If Nevada ends up designating so-called “Victory Schools” for high-poverty areas of the Silver State, there won’t be a one-size-fits-all model for improving them.
Some would be in the urban core of Las Vegas, and others would dot remote, rural stretches of Nevada. Other Victory Schools would serve children from Native American reservations.
That’s why all Victory Schools need the flexibility to create plans for improvements and using the funding, State Superintendent of Public Instruction Dale Erquiaga said Thursday at the hearing for Senate Bill 432 before the Senate Committee on Education.
That bill would put nearly $50 million toward schools designated as Victory Schools across a two-year period. The hearing was the bill’s first and is among Gov. Brian Sandoval’s sweeping goals for education reform and funding in Nevada.
Erquiaga said it’s important for the roughly 35 schools that the state Department of Education picks to develop plans for community engagement.
“They have to identify the root cause, if you will, and they have to talk to their community about that,” he said.
That flexibility means that schools would have broad leeway in how it spends the funds. Examples in the legislation include prekindergarten programs, a summer academy, professional development, or social and health services.
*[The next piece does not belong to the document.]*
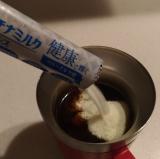 【モ】プラチナミルクforバランスの画像(3枚目)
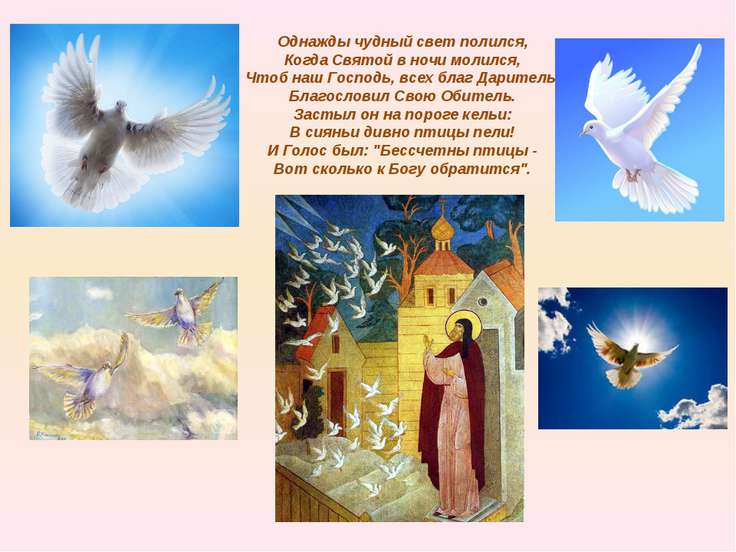Однажды чудный свет полился, Когда Святой в ночи молился, Чтоб наш Господь, в...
Schools can also come up with other ideas on their own, which would be sent to the state Department of Education. All plans from the schools would need to detail how the money is spent.
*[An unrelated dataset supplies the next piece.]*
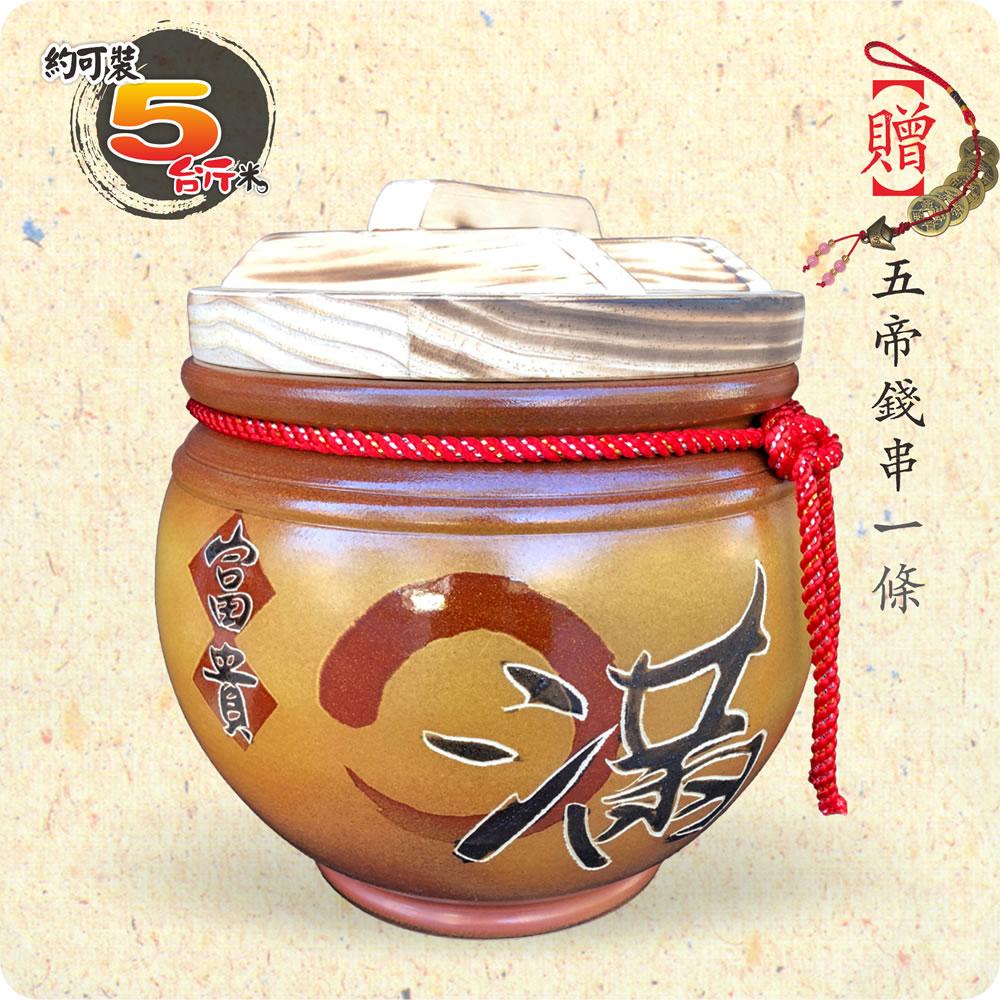 【唐楓藝品米甕】頂級吉利黃平光釉(O滿)(圓滿) | 約裝 5 台斤米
Schools will be selected by looking at the U.S. Census Bureau’s federal poverty levels by ZIP code.
Schools will be drawn from 17 ZIP codes identified as high-poverty areas in Clark, Nye, Humboldt, Elko and Washoe counties.
The state Department of Education in January announced that Nevada has 78 underperforming schools, including 49 in the Clark County School District.
An independent auditor would evaluate the effectiveness of the Victory Schools, and the state could withhold money if school performance continues to be unsatisfactory, under the bill.
Testimony for the bill was widely supportive, coming from groups that included Clark County School District and charter school officials.
The Victory Schools bill is one piece of Sandoval’s broader initiatives for education reform. His plan also calls for the creation of an Achievement School District, which would involve a state takeover of an estimated six to 10 schools in Nevada. A separate bill, Assembly Bill 448, would create a process for identifying schools for the Achievement School District.
Erquiaga said that the Victory Schools are separate from the Achievement School District, noting the two sometimes get mixed up. He used a line from the 1977 film “Star Wars” to make his point about the distinction.
“If I could engage in a Jedi mind trick, I would say these are not those droids you’re looking for,” he said.